The dream was still with me. I couldn’t get rid of it – it was like slivers of the past still clung to me and I couldn’t shake them off.

I wanted to phone Hanna. She was an hour ahead of me so she would be up already. What would I say to her, though? I hadn’t told her about James. I hadn’t wanted to share that part of my life with her or anyone else. Going back hurt too much and telling her wouldn’t have gotten me anything other than a lot of questions.

I wish I had told her, now. I wanted to talk to her, to have her give me advice, maybe suggest what I could do. I didn’t want to leave Tampa. Not yet. It was great seeing Caleb again and there was something about him that intrigued me. I didn’t want to see James again even though my whole being ached for him now the way it used to.

I couldn’t do with that kind of heartbreak, not now.

But the job… it drew me the most. Something was going on and this was the kind of thing that really made me tick. I enjoyed a challenge and this would be the biggest one of my career so far. Getting to the bottom of it would be complete satisfaction.
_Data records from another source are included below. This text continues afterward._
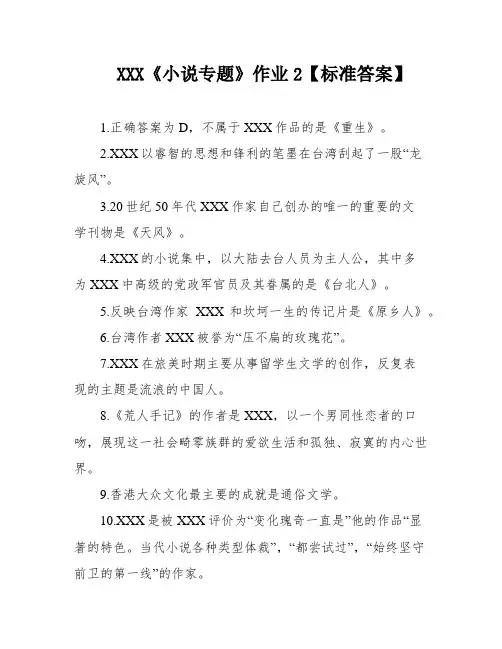 XXX《小说专题》作业 2【标准答案】

1.正确答案为 D，不属于 XXX 作品的是《重生》。

2.XXX 以睿智的思想和锋利的笔墨在台湾刮起了一股“龙旋风”。

3.20 世纪 50 年代 XXX 作家自己创办的唯一的重要的文学刊物是《天风》。

4.XXX 的小说集中，以大陆去台人员为主人公，其中多为 XXX 中高级的党政军官员及其眷属的是《台北人》。

5.反映台湾作家 XXX 和坎坷一生的传记片是《原乡人》。

6.台湾作者 XXX 被誉为“压不扁的玫瑰花”。

7.XXX 在旅美时期主要从事留学生文学的创作，反复表现的主题是流浪的中国人。

8.《荒人手记》的作者是 XXX，以一个男同性恋者的口吻，展现这一社会畸零族群的爱欲生活和孤独、寂寞的内心世界。

9.香港大众文化最主要的成就是通俗文学。

10.XXX 是被 XXX 评价为“变化瑰奇一直是”他的作品“显著的特色。当代小说各种类型体裁”，“都尝试过”，“始终坚守前卫的第一线”的作家。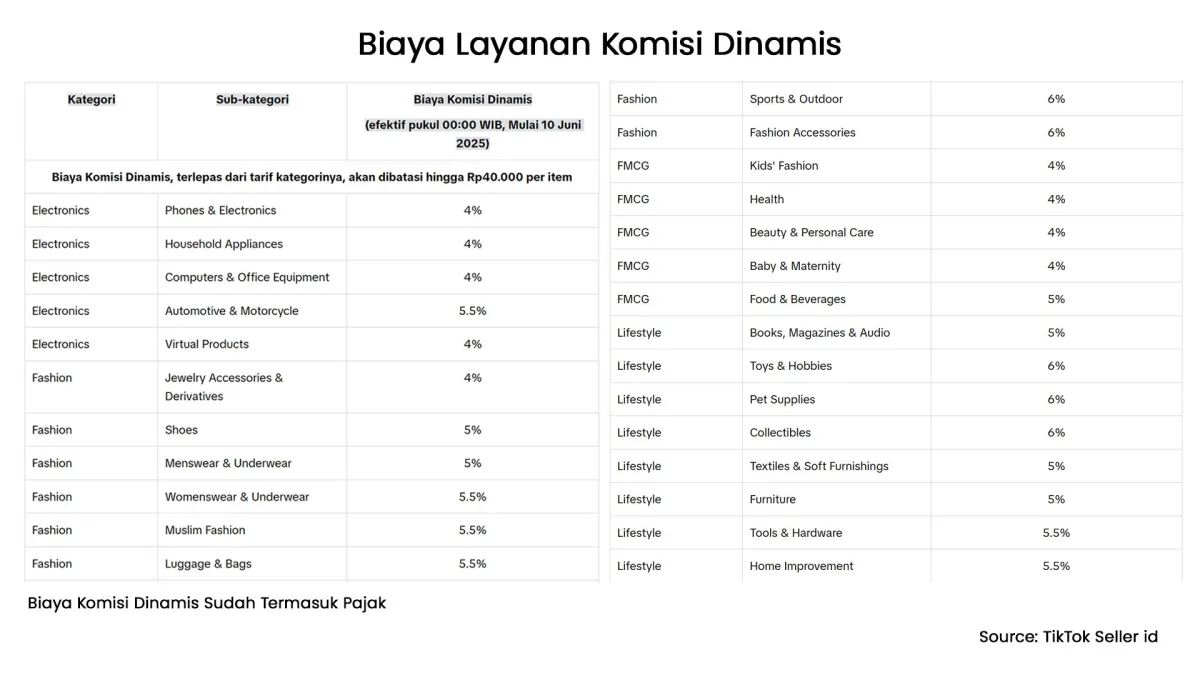 Biaya Layanan Komisi Dinamis

| Kategori | Sub-kategori | Biaya Komisi Dinamis (efektif pukul 00:00 WIB, Mulai 10 Juni 2025) |
|---|---|---|
| Biaya Komisi Dinamis, terlepas dari tarif kategorinya, akan dibatasi hingga Rp40.000 per item | | |
| Electronics | Phones & Electronics | 4% |
| Electronics | Household Appliances | 4% |
| Electronics | Computers & Office Equipment | 4% |
| Electronics | Automotive & Motorcycle | 5.5% |
| Electronics | Virtual Products | 4% |
| Fashion | Jewelry Accessories & Derivatives | 4% |
| Fashion | Shoes | 5% |
| Fashion | Menswear & Underwear | 5% |
| Fashion | Womenswear & Underwear | 5.5% |
| Fashion | Muslim Fashion | 5.5% |
| Fashion | Luggage & Bags | 5.5% |

| Fashion | Sports & Outdoor | 6% |
|---|---|---|
| Fashion | Fashion Accessories | 6% |
| FMCG | Kids' Fashion | 4% |
| FMCG | Health | 4% |
| FMCG | Beauty & Personal Care | 4% |
| FMCG | Baby & Maternity | 4% |
| FMCG | Food & Beverages | 5% |
| Lifestyle | Books, Magazines & Audio | 5% |
| Lifestyle | Toys & Hobbies | 6% |
| Lifestyle | Pet Supplies | 6% |
| Lifestyle | Collectibles | 6% |
| Lifestyle | Textiles & Soft Furnishings | 5% |
| Lifestyle | Furniture | 5% |
| Lifestyle | Tools & Hardware | 5.5% |
| Lifestyle | Home Improvement | 5.5% |

Biaya Komisi Dinamis Sudah Termasuk Pajak

Source: TikTok Seller id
I pulled my phone out of my pocket and stared at the screen for a long time. Finally, I found Caleb’s number in my recent call log and waited for his phone to ring.

“You’re up early,” he said.

“I prefer an early start. I was hoping we could meet this morning and talk about Quad Corp again. I want to see what it is you’re expecting of me before I make up my mind.”

That, and perhaps see James again. Just one more time. Just to be reminded what a bad idea it was to see him again at all.